Albendazole
Mechanism :
Albendazole is a broad spectrum anti-helminthic.
The principal mode of action for albendazole is by its inhibitory effect on tubulin polymerization which results in the loss of cytoplasmic microtubules in the intestines of nematodes worms, ultimately causing energy depletion and death of the organism.
Indication :
- Neurocysticercosis (Taenia Solium Tapeworm)
- Hydatid disease (Echinococcus Tapeworm)
- Strongyloidiasis
- Ascariasis
- Hookworm
- Pinworm
- Trichiasis
- Fluke (Clonorchis sinensis)
- Gnathostomiasis
- Microsporidiosis
- Cutaneous and Visceral larva migrans
Contraindications :
Albendazole is contraindicated in patients with known hypersensitivity to benzimidazole class of compounds, and in pregnancy.
Dosing :
Whipworm, threadworm, hookworm, ascariasis:
2-18 years: 400 mg single dose.
Strongyloidosis, tapeworm:
Children ≤10 kg: Oral: 200 mg once daily for 3 days; may repeat course in 3 weeks.
Children >10 kg and Adolescents: Oral: 400 mg twice daily for 7 days.
Neurocysticercosis and Hydatid disease:
<60 kg: 15 mg/kg/day orally divided into 2 doses in a day for 8-30 days for neurocysticercosis and for 28 days in hydatid disease followed by 14 drug-free days; given in 3 cycles. Maximum total daily dose, 800 mg.
>60 kg: 400 mg orally twice a day for 8-30 days in neurocysticercosis and for 28 days in hydatid disease followed by 14 drug-free days; given in 3 cycles.
Enterobius (pinworm):
400 mg once orally, repeated in 2 weeks.
Fluke (Clonorchis Sinensis):
10 mg/kg orally every day for 7 days.
Gnathostomiasis, Microsporiodiosis:
400 mg twice daily for 21 days.
Larva migrans:
Cutaneous: 400 mg oral every day for 3 days.
Visceral: 400 mg oral twice daily for 5 days.
Adverse Effect :
Abdominal pain, nausea, vomiting, abnormal liver function tests, headache, dizziness, vertigo, meningeal signs, raised intracranial pressure, reversible alopecia, fever, leukopenia, thrombocytopenia.
Interaction :
Theophylline, Anti-coagulants, Anti-convulsants, OCPs, Oral Hypoglycaemics: Induces cytochrome P450 system.
Dexamethasone, Cimetidine, Praziquantel: Plasma concentrations increased.

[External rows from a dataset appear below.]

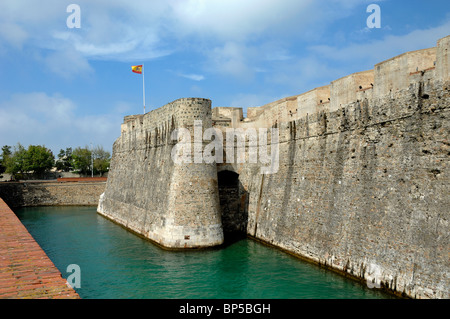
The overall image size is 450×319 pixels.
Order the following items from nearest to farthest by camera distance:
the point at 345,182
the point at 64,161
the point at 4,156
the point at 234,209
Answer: the point at 345,182, the point at 234,209, the point at 4,156, the point at 64,161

Aminoquinolines (Antimalarial): May decrease the serum concentration of Anthelmintics.
Renal Dose :
Dose in Renal Impairment GFR (mL/min)
20-50 | Dose as in normal renal function |
10-20 | Dose as in normal renal function |
<10 | Dose as in normal renal function |
Dose in Patients undergoing Renal Replacement Therapies
CAPD | Unlikely dialysability. Dose as in normal renal function |
HD | Not dialysed. Dose as in normal renal function |
HDF/High flux | Unknown dialysability. Dose as in normal renal function |
CAV/VVHD | Unlikely dialysability. Dose as in normal renal function |
Hepatic Dose :
With extrahepatic biliary obstruction, the elimination of albendazole is prolonged. Use with caution.